*WAT WORDT GEVRAAGD:* Geef de regels van alle items hieronder weer als Markdown-tabel met de kolommen "Nr" en "Tekst", met één rij per regel en zonder lege regels. Laat de afbeeldingen weg uit je antwoord.

*MATERIAAL BIJ OPDRACHT:*
★ ★ ★

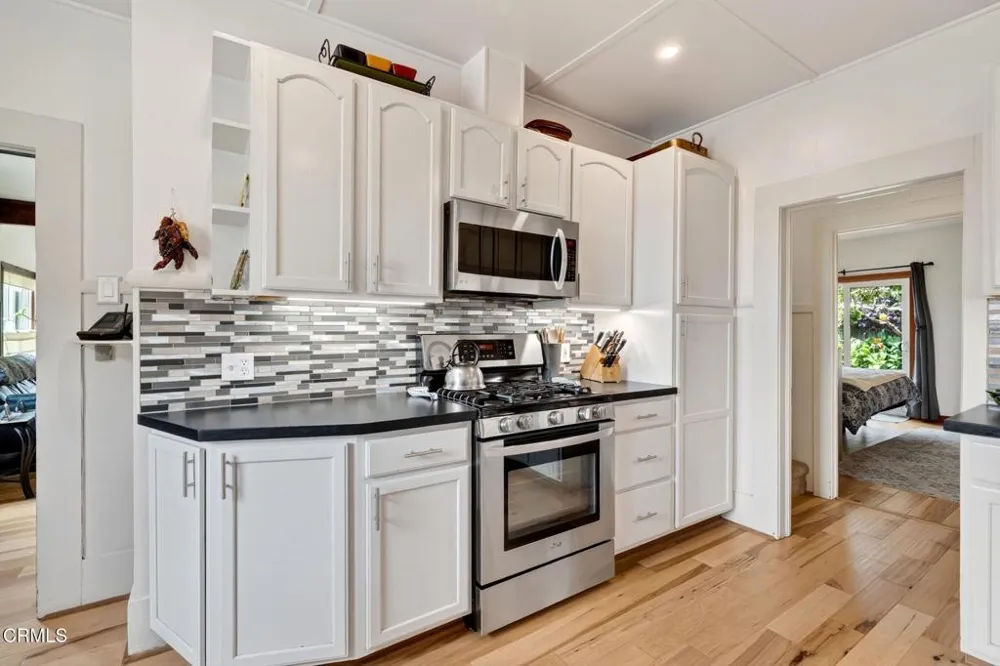 860 Myrtle Street Fort Bragg, CA 95437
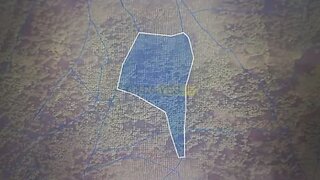 Land for sale in Vila Franca do Campo, Portugal — €10,000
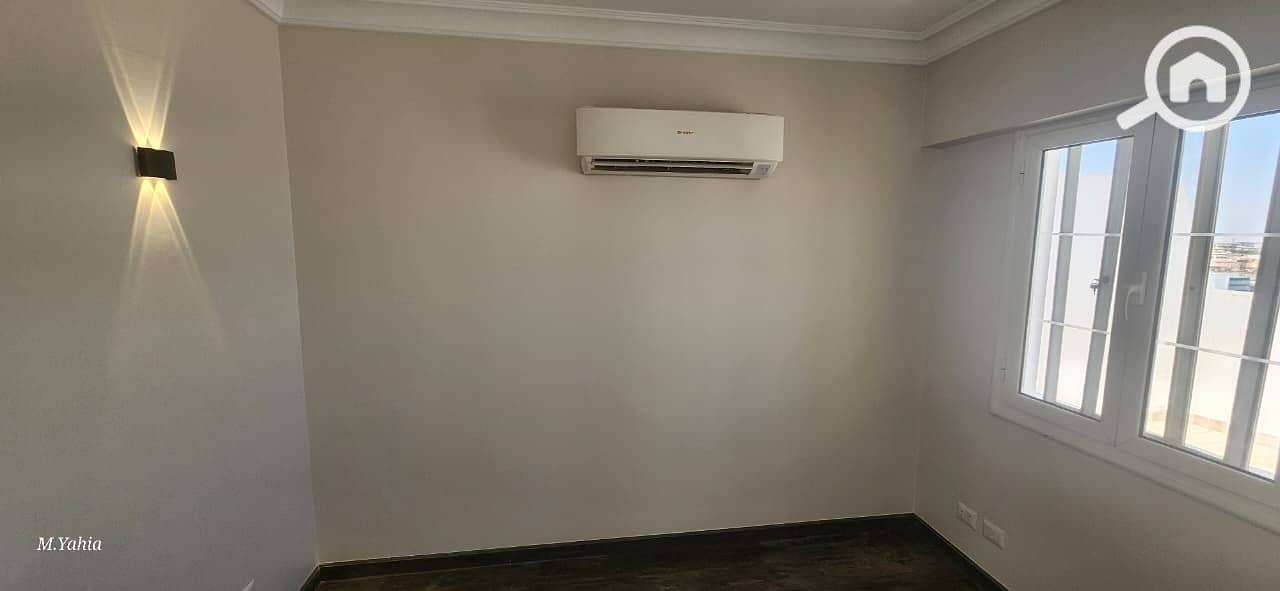 11 WhatsApp Image 2025-12-28 at 13.07. 37 (1). jpeg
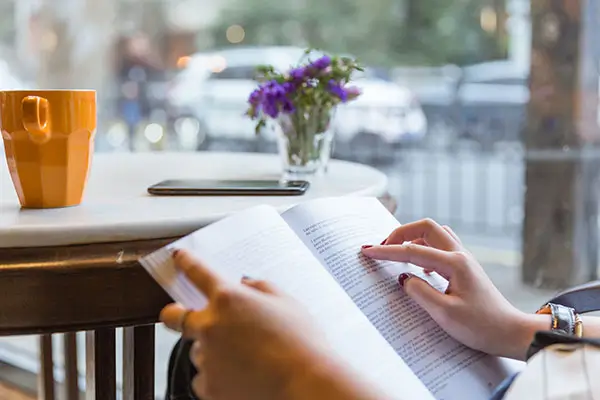 宣传法律什么保护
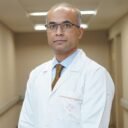 Anirban Kundu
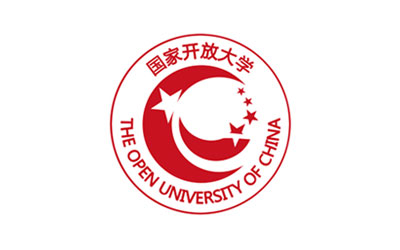 國(guó)家開(kāi)放大學(xué)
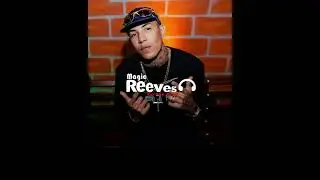 [FREE] Mc Don Juan x Mc Ryan x Mc Hariel 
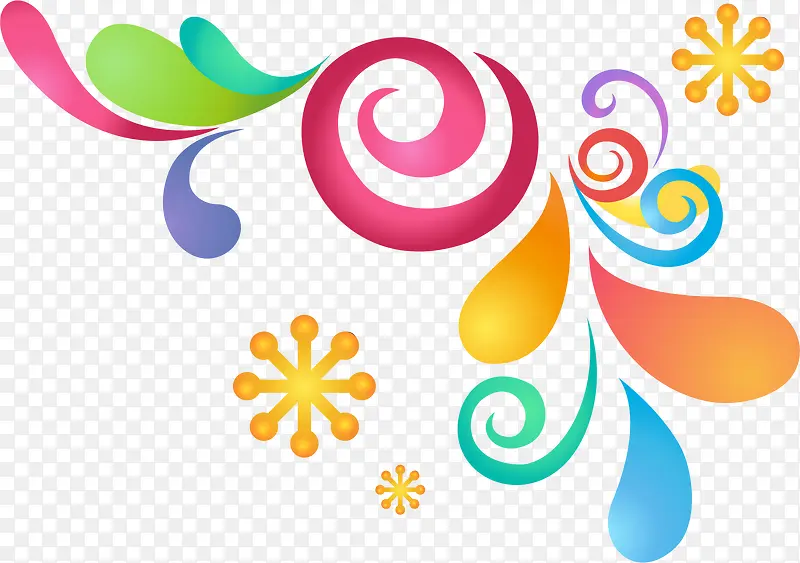 ��ɫ��������-������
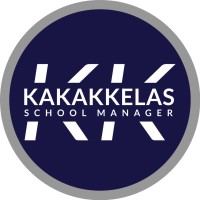 kakakkelas logo - Similar company to Bastra Id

★ ★ ★

*ANTWOORD HIERONDER:*
| Nr | Tekst |
|---|---|
| 1 |  860 Myrtle Street Fort Bragg, CA 95437 |
| 2 |  Land for sale in Vila Franca do Campo, Portugal — €10,000 |
| 3 |  11 WhatsApp Image 2025-12-28 at 13.07. 37 (1). jpeg |
| 4 |  宣传法律什么保护 |
| 5 |  Anirban Kundu |
| 6 |  國(guó)家開(kāi)放大學(xué) |
| 7 |  [FREE] Mc Don Juan x Mc Ryan x Mc Hariel  |
| 8 |  ��ɫ��������-������ |
| 9 |  kakakkelas logo - Similar company to Bastra Id |